SELECTED EXTRACT: Begin
John Mansfield - SAC Capital

Also, as you kind of alluded to the possible MLPing of the midstream assets, what would be the reason for not doing that? I mean, doesn't it just make so much sense to do that?

Keith Rattie

Right now our thinking on it is more of a timing issue. Clearly an MLP structure has the big advantage from a cost of capital standpoint, and we're very focused on that. MLP valuations today are better on a per unit of EBITDA and other metric basis than what we think is implicit in the ownership of assets in a C corp type structure.

It's a crowded field of current and potential new entrants. First law of stampedes is someone always gets trampled. But beyond that, we're looking down the road to the completion of these projects that we've talked about and then more flexibility in how you execute an MLP, a transfer of pipeline and potentially midstream assets to an MLP type structure.

John Mansfield - SAC Capital

And then I guess the last piece would just be on the deep Uinta. What is the spacing on the two wells that you have down in there now?

Chuck Stanley

They're 160 acres apart from each other in the same section, John. The third well is in the same section as well. Well, actually it is a section away but it is in the same area.

John Mansfield - SAC Capital

You haven't actually flowed from the third well?

Chuck Stanley

No. It's still drilling. It's nearing total depth. It's below 14,000 feet. We've had frankly some tough drilling problems at the well because of high pressures in the shale. It's a learning curve that we're on in drilling these wells as well. Our plan is to drill some more and obviously get some spatial sampling away from this area. This again happened to be the permits that we had in hand at the time.

Operator

Your next question comes from Rick Gross of Lehman Brothers.

Rick Gross - Lehman Brothers

I finally made the queue. I've got, I guess, just scraps left.

Keith Rattie

Rick, we were not trying to exclude you.

Rick Gross - Lehman Brothers

I took it personally. My assumption is on the supplemental EIS with the deep test coming in the way that it has. And you've got 5-acres pilots at the end of the year, that you'll probably go about a program that emphasizes the lance pool and that you won't spend a whole lot of time and attention to figuring out how you would want to optimally develop the deeper horizons at this juncture.

Chuck Stanley

That's a reasonable assumption, Rick. I mean, frankly, developing the deep and the lance pool simultaneously presented a whole host of challenges that involved different-sized rigs, potentially two separate gathering systems because of pressures, et cetera, et cetera. This profoundly simplifies it.

Rick Gross - Lehman Brothers

Right. From a standpoint you alluded to it any number of times. One of the things that I've wondered is that you've done a very, very good job of monitoring your costs, riding the rig operators, working all the various types science experiments into improved techniques to complete wells, et cetera. As you move from Pinedale, accelerate Pinedale a little bit, move to Vermillion, if you have success in the Mancos, do you have enough internal capacity? I mean, is all the people, your drilling engineers, et cetera, et cetera, scalable to handle attacks across multiple fronts? Or is that also an issue aside from just getting good rigs, et cetera?
SELECTED EXTRACT: End
WORK ORDER A:
List every person named as a speaker in the transcript.
WORK ORDER B:
According to the transcript, how far apart are the two wells in the deep Uinta?
WORK ORDER C:
In the transcript, why does Chuck Stanley say that emphasizing the lance pool profoundly simplifies development?
DATA PROVIDED: Begin
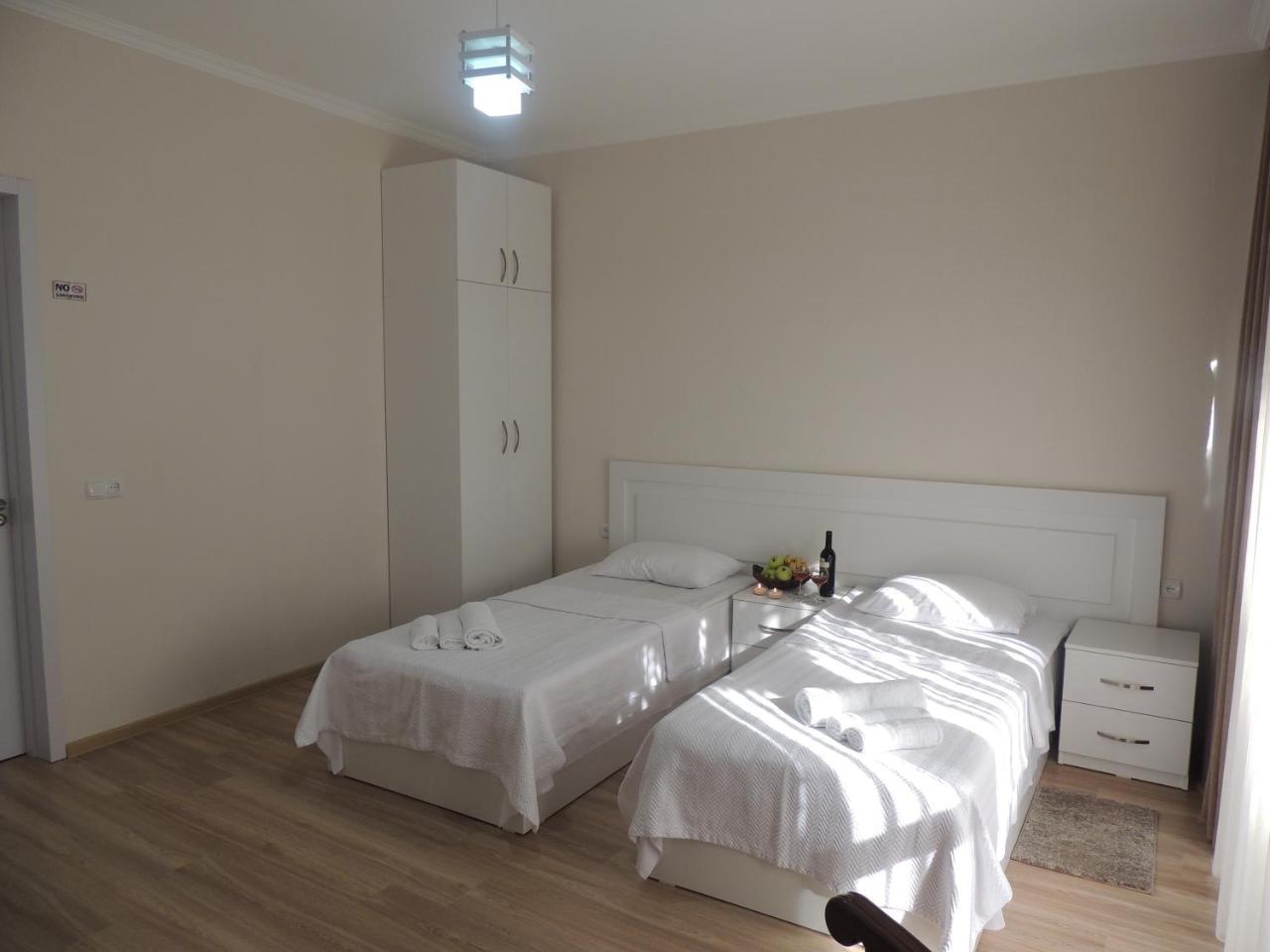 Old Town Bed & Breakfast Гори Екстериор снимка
DATA PROVIDED: End
DATA PROVIDED: Begin
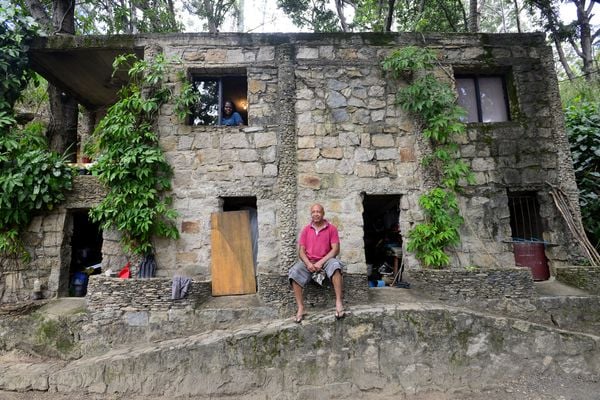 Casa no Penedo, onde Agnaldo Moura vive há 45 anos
DATA PROVIDED: End
DATA PROVIDED: Begin
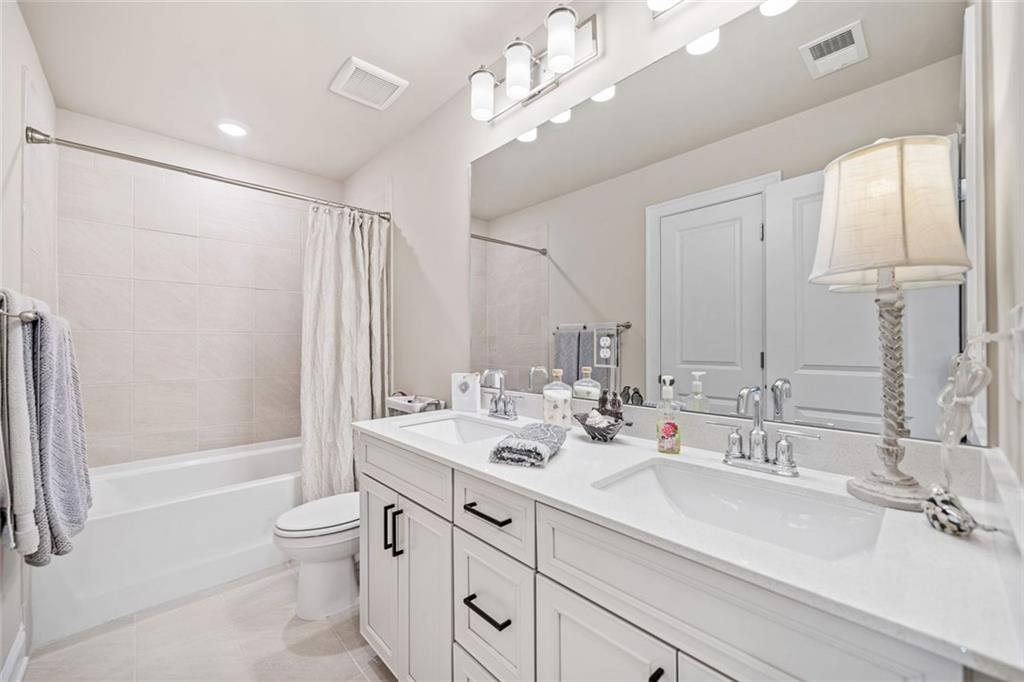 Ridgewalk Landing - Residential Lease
DATA PROVIDED: End
WRITTEN REPLY A:
John Mansfield, Keith Rattie, Chuck Stanley, Rick Gross

WRITTEN REPLY B:
They are 160 acres apart, in the same section.

WRITTEN REPLY C:
Developing the deep horizons and the lance pool at the same time presented many challenges. These included different-sized rigs and potentially two separate gathering systems because of pressures.